The Times reports a strip of central reservation in an industrial zone in a rugged former mining town is not the first place you’d imagine to find an oasis of nature but that is what Rotherham has managed with a “river of flowers” along eight miles of roads. A blend of cornflowers, poppies, fairy toadflax, marigolds and more have washed an otherwise urban landscape with a spray of colour.
The project has been widely praised on social media, not just for its appearance but also for its help to the ailing bee population, as well as the local authority’s budget, which has saved £23,000 by no longer having to regularly cut back the plant life.
The Guardian reports Natural England chair bemoans budget cuts that have left conservation body ‘massively depleted’. The reserves and protected places that are the “jewels in the crown” of English nature cannot be managed properly because of budget cuts, Tony Juniper, the chair of Natural England, has said.
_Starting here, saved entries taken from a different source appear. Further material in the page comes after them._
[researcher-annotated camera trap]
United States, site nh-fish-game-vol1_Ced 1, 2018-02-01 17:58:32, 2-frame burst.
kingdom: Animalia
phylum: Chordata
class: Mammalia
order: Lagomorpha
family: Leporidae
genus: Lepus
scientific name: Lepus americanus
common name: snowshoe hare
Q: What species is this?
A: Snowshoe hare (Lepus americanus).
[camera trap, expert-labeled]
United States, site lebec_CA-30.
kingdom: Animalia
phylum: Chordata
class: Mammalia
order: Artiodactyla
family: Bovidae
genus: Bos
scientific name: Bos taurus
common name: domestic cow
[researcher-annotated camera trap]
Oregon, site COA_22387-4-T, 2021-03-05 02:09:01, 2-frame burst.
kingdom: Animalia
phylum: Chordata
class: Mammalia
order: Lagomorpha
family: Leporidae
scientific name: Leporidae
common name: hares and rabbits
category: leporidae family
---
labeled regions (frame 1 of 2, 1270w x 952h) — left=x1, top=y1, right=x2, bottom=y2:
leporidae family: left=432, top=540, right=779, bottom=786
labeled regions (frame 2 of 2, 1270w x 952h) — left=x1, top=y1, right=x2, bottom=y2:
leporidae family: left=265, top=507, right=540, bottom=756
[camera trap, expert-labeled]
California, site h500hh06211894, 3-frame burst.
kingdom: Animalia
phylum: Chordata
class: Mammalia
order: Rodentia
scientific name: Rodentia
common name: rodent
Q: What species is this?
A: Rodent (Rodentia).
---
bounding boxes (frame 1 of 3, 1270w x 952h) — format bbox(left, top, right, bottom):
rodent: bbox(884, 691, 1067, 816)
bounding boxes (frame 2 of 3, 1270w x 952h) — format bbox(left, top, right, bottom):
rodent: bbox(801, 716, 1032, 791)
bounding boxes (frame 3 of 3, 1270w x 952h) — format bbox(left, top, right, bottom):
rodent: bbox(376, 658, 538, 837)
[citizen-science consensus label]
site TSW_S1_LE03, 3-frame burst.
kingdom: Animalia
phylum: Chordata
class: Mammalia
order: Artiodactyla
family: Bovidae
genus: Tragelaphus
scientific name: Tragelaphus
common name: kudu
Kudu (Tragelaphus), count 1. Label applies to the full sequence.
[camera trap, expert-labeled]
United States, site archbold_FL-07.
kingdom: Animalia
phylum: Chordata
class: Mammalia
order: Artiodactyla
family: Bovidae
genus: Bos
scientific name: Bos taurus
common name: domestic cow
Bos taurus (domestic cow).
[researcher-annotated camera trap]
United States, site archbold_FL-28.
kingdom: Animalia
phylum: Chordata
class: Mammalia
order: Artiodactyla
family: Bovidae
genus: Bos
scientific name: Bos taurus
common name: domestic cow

Kate Bradbury writes in the Telegraph – My new pond is the heartbeat of the garden. It’s only a few weeks old, the plants are still small and the grass I sowed around the edge is but a five o’clock shadow on its muddy banks. And yet it’s permanently busy: this week I can’t see for house sparrows, and have spent hours laughing at the newly-fledged chicks taking their first bath.
Two blackbirds visit regularly for a drink and a wash, there are robins, goldfinches and tits, plus a huge herring gull that jumps in with an enormous splash and swims around in contented circles.
Photo of wildlife pond at Highdown by Leonora (Ellie) Enking under creative commons.
The BBC reports laws to protect birds are being “routinely flouted”, the RSPB has said, after figures showed a massive rise in the number illegally killed.
There were four times as many bird killings in Wales last year compared to in 2017, the organisation said. Investigations officer, Jenny Shelton, said birds were usually killed because they posed a threat to game stocks.
The BBC report dealers looking to illegally export European eels from the UK have been exposed by BBC Countryfile.
Posing as a UK fisherman who had legally caught the eels on the River Severn in Gloucestershire, presenter Joe Crowley was approached by Chinese and Russian buyers and a UK exporter.
An export ban on the endangered species has been in place since 2010. The illegal trade has previously been focused on stocks in France and Spain but now smugglers have turned their attention to the UK, where glass eels can only be caught by licensed fishermen.
The Times reports hedgehogs will soon be able to cross Britain’s highways with a smidgin more confidence as they become the first new animal in 25 years to get their own roadside warning sign.
The creatures will be shown within a red warning triangle at blackspots in an attempt to halt the decline in their numbers and to prevent crashes as drivers swerve to avoid them or motorcyclists skid on roadkill. Previously warning signs were limited to cows, sheep, horses, toads, deer and ducks.